* DATA SHOWN *

[start]

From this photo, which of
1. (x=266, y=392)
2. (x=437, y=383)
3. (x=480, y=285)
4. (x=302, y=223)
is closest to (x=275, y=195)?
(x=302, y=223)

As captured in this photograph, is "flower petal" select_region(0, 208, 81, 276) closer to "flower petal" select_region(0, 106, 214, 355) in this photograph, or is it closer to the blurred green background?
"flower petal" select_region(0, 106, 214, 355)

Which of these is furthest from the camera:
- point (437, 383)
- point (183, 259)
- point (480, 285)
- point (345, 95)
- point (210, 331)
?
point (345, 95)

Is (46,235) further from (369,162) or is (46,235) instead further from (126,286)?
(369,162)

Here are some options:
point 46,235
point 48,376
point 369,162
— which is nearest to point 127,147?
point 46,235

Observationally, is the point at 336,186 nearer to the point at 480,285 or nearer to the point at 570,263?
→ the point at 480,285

[end]
[start]

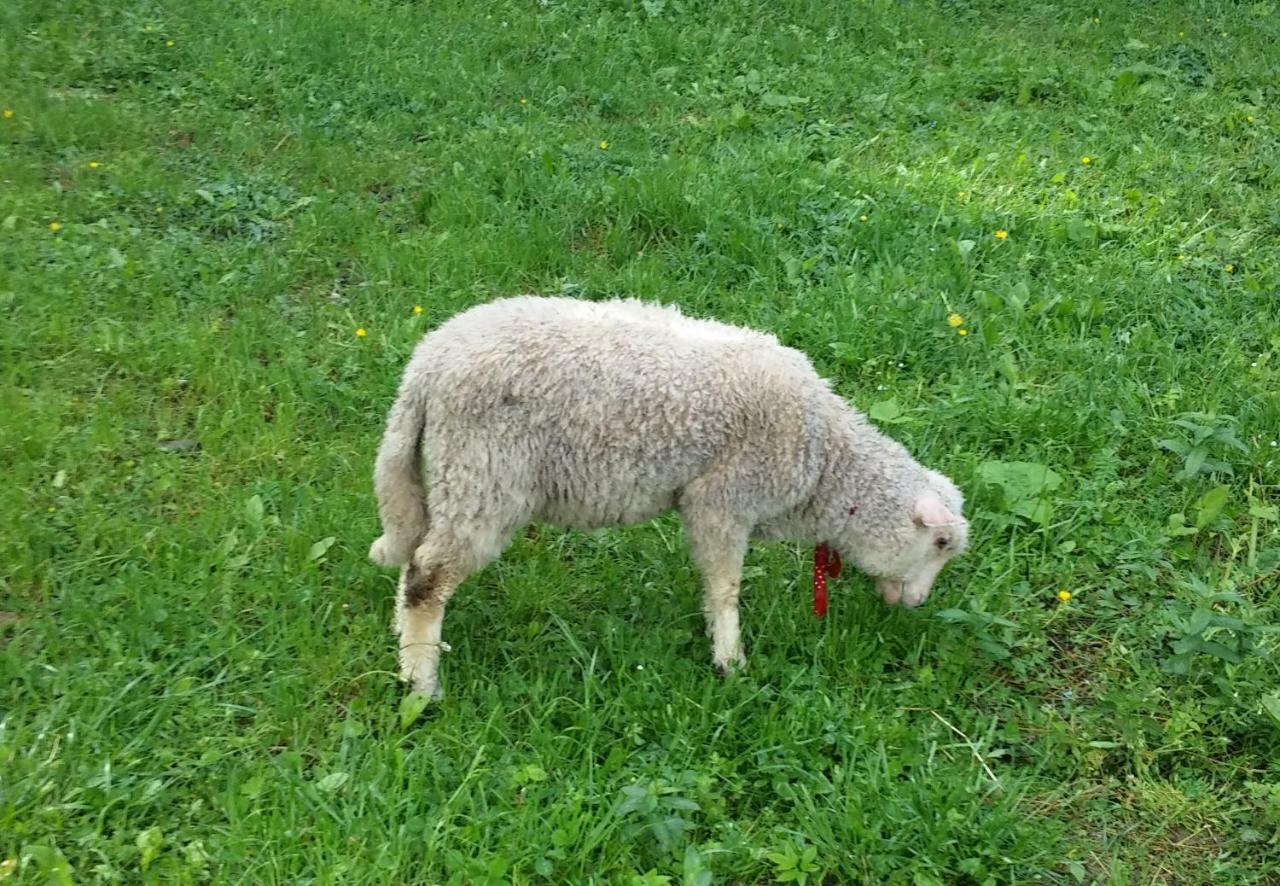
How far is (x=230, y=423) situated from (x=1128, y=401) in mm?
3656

[end]
[start]

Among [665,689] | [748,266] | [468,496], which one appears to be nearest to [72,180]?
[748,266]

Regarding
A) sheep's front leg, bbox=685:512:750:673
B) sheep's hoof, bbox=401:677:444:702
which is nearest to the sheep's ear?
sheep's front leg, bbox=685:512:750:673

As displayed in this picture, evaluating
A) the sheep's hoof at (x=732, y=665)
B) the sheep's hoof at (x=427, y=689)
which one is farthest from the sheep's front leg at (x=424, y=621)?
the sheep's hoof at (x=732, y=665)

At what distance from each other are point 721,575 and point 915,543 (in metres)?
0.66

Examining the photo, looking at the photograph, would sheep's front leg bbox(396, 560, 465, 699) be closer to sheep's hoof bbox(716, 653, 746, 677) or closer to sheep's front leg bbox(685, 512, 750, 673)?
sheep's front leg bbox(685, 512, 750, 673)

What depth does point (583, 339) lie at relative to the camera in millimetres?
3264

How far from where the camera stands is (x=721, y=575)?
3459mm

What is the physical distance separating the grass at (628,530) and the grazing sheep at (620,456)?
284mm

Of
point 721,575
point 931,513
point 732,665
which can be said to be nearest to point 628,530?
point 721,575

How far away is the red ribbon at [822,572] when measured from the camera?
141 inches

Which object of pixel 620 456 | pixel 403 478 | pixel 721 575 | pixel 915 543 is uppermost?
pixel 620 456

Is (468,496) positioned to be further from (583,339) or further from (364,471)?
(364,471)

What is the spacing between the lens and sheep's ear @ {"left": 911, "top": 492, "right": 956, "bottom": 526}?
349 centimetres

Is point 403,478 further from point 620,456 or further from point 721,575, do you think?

[end]

* AIM *
Please copy the data again, starting at the line that contains "What is the physical" and stopping after the line that contains "Is point 403,478", and shift every coordinate and measurement value in the answers up by 134.

* EXERCISE ANSWER *
What is the physical distance separating the grass at (628,530) and the grazing sheep at (620,456)?
418mm

Of
point 721,575
point 931,513
point 732,665
which can be said to be nearest to point 628,530?
point 855,709

How far away is the red ribbon at [822,572] when measured from the camera?
275 inches

Which object of pixel 620 456 | pixel 403 478 | pixel 721 575 | pixel 915 543 is uppermost?
pixel 754 590

Is (468,496) positioned to be further from (583,339) or further from (364,471)?
(498,605)

What is the spacing between the lens and sheep's ear @ {"left": 911, "top": 492, "right": 956, "bottom": 526}?
483 centimetres

Is point 403,478 further from point 620,456 or further from point 721,575, do you think?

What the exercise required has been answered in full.